In New York hat die Auswahl der Geschworenen für den ersten Missbrauchsprozess gegen R&B-Star R. Kelly begonnen. Der 54-jährige Musiker erschien am Montag in einem blauen Anzug und äußerlich ungerührt im Gerichtssaal, wo die Befragung der Kandidaten für die Jury stattfand. R. Kelly wird in dem Verfahren unter anderem sexueller Missbrauch Minderjähriger, Entführung und Erpressung in den Jahren 1994 bis 2018 vorgeworfen.
Laut Anklage wurden für Kelly systematisch junge Mädchen “rekrutiert”, um Sex mit dem einstigen Superstar zu haben. Dabei sei ihnen auch eine Geschlechtskrankheit Kellys verschwiegen worden. Wenn Kelly auf Tour war, sollen die Opfer in Hotelzimmern eingesperrt worden sein. Ziel sei gewesen, die Mädchen und jungen Frauen zu isolieren und finanziell abhängig zu machen.
Insgesamt sollen für den Prozess vor einem Gericht im New Yorker Stadtteil Brooklyn zwölf Geschworene und sechs Ersatz-Geschworene ausgewählt werden. Sie sollen anonym bleiben und während des Verfahrens teilweise von der Öffentlichkeit abgeschirmt werden.
Am Montag wurden dutzende Kandidatinnen und Kandidaten befragt, 18 von ihnen wurden bereits aussortiert. Eine abgelehnte Kandidatin hatte etwa angegeben, dass Frauen “nicht lügen” würden, wenn sie jemand der Vergewaltigung oder des Missbrauchs bezichtige. Eine andere Frau gab an, dass sie als Kind ähnlichen Missbrauch erlebt habe wie die mutmaßlichen Opfer Kellys. Beide wurden von der Vorsitzenden Richterin Ann Donnelly ausgemustert.
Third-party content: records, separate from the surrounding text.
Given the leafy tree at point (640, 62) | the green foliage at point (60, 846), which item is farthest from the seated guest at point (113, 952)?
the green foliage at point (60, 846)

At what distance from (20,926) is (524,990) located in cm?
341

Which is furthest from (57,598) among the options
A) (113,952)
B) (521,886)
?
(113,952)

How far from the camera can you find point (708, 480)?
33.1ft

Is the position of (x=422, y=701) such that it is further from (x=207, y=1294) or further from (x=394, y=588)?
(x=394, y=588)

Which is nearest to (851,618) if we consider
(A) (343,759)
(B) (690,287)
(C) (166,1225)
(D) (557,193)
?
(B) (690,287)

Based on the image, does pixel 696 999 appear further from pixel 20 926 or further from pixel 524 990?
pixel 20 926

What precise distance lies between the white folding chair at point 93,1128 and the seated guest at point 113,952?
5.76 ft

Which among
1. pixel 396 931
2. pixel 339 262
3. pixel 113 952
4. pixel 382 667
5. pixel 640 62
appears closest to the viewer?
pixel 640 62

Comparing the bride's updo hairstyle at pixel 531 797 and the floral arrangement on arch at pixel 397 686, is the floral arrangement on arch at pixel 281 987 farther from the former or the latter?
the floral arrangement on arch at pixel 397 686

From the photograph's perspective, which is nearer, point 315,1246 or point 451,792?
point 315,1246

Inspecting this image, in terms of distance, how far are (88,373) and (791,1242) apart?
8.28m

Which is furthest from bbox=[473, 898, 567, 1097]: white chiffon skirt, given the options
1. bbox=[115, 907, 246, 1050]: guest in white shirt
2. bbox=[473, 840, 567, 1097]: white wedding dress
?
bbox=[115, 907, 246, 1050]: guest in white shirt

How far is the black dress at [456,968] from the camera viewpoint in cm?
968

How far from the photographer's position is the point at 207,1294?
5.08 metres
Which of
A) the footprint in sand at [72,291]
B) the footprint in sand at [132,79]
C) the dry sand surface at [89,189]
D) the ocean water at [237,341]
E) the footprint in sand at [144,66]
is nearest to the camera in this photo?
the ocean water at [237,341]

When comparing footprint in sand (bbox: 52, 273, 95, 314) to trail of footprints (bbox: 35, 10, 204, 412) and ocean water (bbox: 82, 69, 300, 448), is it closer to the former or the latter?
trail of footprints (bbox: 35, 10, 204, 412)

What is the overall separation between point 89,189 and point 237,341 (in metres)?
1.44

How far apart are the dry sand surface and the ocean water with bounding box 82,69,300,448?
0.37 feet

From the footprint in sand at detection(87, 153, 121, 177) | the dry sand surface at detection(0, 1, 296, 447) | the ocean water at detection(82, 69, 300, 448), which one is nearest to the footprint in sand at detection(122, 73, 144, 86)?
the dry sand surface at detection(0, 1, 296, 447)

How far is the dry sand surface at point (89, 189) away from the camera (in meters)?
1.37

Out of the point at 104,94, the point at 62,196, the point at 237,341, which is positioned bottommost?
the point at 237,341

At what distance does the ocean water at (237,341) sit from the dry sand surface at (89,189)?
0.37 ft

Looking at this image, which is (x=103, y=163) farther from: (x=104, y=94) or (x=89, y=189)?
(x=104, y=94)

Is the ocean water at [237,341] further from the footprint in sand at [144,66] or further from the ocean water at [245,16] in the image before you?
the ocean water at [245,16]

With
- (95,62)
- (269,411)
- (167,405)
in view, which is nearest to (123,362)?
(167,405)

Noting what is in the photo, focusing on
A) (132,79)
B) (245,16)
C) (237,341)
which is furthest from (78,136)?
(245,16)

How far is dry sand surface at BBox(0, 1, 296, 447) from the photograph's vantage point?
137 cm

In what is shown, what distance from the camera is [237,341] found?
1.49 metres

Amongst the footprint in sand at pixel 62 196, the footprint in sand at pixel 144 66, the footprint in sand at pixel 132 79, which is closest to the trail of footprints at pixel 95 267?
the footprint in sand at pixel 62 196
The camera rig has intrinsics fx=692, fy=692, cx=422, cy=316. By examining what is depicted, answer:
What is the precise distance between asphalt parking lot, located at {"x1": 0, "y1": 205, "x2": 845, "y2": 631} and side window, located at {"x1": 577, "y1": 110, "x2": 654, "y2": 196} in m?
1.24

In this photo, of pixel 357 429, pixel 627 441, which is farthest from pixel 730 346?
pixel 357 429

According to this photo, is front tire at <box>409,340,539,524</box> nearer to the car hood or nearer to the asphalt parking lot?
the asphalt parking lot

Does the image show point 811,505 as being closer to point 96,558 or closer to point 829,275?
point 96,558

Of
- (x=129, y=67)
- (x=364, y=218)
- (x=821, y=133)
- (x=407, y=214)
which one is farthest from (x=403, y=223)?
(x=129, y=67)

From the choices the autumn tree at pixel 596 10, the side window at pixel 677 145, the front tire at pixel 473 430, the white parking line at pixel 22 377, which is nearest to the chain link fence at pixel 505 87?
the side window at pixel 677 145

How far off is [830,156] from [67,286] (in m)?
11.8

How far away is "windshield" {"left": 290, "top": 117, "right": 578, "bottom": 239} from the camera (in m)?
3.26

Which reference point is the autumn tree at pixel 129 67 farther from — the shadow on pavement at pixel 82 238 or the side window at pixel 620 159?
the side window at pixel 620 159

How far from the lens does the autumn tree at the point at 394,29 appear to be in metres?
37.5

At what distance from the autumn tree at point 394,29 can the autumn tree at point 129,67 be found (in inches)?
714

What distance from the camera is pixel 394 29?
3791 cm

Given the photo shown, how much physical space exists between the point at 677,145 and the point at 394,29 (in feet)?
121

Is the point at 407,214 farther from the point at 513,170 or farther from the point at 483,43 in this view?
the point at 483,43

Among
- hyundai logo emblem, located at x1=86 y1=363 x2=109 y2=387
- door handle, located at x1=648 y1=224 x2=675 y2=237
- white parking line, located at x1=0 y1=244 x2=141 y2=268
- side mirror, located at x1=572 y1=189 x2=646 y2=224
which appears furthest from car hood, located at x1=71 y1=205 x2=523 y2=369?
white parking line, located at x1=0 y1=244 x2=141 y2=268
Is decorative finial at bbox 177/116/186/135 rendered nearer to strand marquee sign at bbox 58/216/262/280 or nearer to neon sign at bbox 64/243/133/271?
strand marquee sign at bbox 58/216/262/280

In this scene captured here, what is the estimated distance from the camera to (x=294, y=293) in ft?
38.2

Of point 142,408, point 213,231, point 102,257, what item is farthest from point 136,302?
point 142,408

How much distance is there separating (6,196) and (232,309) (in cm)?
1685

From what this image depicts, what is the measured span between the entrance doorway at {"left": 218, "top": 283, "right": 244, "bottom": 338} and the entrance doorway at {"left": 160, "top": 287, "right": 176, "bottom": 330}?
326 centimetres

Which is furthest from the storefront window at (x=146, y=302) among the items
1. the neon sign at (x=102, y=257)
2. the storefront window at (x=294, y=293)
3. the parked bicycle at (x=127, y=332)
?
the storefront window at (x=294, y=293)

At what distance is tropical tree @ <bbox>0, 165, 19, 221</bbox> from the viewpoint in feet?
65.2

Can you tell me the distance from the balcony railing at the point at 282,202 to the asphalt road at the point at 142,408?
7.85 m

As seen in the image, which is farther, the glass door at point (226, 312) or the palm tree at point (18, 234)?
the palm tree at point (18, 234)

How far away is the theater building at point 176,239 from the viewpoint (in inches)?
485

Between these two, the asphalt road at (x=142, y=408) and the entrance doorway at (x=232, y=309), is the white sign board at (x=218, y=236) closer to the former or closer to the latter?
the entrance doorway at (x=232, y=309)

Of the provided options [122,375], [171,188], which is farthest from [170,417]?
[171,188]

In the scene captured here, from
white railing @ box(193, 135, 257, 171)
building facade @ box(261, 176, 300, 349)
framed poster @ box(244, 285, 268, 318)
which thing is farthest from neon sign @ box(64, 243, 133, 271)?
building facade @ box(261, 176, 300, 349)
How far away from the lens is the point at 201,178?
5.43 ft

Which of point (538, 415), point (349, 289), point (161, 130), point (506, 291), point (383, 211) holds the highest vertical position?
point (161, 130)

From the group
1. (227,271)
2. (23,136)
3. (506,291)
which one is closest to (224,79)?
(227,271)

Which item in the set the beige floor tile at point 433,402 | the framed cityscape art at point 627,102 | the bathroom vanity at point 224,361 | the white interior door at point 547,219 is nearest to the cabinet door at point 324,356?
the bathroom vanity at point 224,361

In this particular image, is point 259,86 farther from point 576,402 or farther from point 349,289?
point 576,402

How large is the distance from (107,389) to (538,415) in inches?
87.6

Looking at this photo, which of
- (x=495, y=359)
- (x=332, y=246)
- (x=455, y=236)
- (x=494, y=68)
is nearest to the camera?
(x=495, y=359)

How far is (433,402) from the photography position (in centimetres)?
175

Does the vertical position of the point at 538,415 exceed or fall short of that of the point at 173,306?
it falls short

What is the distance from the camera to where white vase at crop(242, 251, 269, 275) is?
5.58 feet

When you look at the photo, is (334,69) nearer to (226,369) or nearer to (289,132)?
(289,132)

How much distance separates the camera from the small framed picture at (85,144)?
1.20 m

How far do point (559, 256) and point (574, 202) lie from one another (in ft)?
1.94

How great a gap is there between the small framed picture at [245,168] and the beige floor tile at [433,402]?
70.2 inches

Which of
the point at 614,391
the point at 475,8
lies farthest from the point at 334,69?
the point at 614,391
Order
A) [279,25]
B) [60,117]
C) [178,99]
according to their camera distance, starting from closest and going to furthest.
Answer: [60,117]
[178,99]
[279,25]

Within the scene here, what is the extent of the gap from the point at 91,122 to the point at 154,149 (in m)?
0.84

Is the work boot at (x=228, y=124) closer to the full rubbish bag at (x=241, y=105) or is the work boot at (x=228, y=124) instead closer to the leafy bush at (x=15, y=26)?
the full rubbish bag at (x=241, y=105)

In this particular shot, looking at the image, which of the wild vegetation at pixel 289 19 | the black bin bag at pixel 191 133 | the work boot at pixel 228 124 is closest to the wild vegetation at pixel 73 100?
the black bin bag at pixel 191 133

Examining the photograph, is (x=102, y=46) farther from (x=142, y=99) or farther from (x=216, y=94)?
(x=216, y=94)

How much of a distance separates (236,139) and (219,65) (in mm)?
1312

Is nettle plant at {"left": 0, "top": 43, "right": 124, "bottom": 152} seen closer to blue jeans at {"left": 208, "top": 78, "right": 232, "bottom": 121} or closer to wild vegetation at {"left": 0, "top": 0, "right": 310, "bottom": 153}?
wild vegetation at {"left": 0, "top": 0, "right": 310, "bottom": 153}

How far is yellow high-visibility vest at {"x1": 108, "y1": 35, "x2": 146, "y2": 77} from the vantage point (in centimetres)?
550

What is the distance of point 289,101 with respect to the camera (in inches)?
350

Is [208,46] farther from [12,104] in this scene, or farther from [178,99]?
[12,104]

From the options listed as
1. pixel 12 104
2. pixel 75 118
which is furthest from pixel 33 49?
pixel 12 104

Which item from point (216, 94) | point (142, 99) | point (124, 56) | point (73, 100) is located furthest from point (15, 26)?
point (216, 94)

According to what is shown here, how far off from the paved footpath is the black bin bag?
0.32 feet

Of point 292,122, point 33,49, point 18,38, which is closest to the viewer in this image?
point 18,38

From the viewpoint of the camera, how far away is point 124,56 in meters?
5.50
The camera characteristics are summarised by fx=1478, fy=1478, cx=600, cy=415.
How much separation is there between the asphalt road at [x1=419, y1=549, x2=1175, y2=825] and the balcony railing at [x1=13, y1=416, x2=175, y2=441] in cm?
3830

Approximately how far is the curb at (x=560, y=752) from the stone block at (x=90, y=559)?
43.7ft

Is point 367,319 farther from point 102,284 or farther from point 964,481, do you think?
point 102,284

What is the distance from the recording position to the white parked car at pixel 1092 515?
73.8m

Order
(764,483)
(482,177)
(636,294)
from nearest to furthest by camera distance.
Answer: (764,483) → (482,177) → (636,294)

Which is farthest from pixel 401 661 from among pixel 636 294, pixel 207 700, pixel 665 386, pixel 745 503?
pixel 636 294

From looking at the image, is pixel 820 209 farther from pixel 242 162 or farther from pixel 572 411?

Die Auswahl der Geschworenen ist in US-Strafprozessen äußerst wichtig: Die Zusammensetzung der Jury hat großen Einfluss darauf, ob ein Angeklagter schuldig gesprochen oder freigesprochen wird.
Der eigentliche Prozess soll dann am 18. August beginnen und mindestens vier Wochen dauern. Aufgrund der Corona-Pandemie dürfen Zuschauer nicht direkt im Gerichtssaal sitzen. Stattdessen müssen Journalisten und weiteres Publikum den Prozess von anderen Räumen auf Bildschirmen verfolgen.
Gegen den durch Hits wie “I Believe I Can Fly” bekannten Sänger und Komponisten waren bereits vor rund 25 Jahren erste Vorwürfe laut geworden. Ein Prozess endete jedoch mit Freispruch, andere Verfahren wurden außergerichtlich beigelegt.
Eine Dokumentationsserie Anfang 2019 führte dann zu neuen Ermittlungen und zu Kellys Inhaftierung. Gegen den 54-Jährigen, der in Brooklyn in Untersuchungshaft sitzt, sind noch weitere Verfahren in anderen US-Bundesstaaten anhängig. Er weist alle Vorwürfe zurück.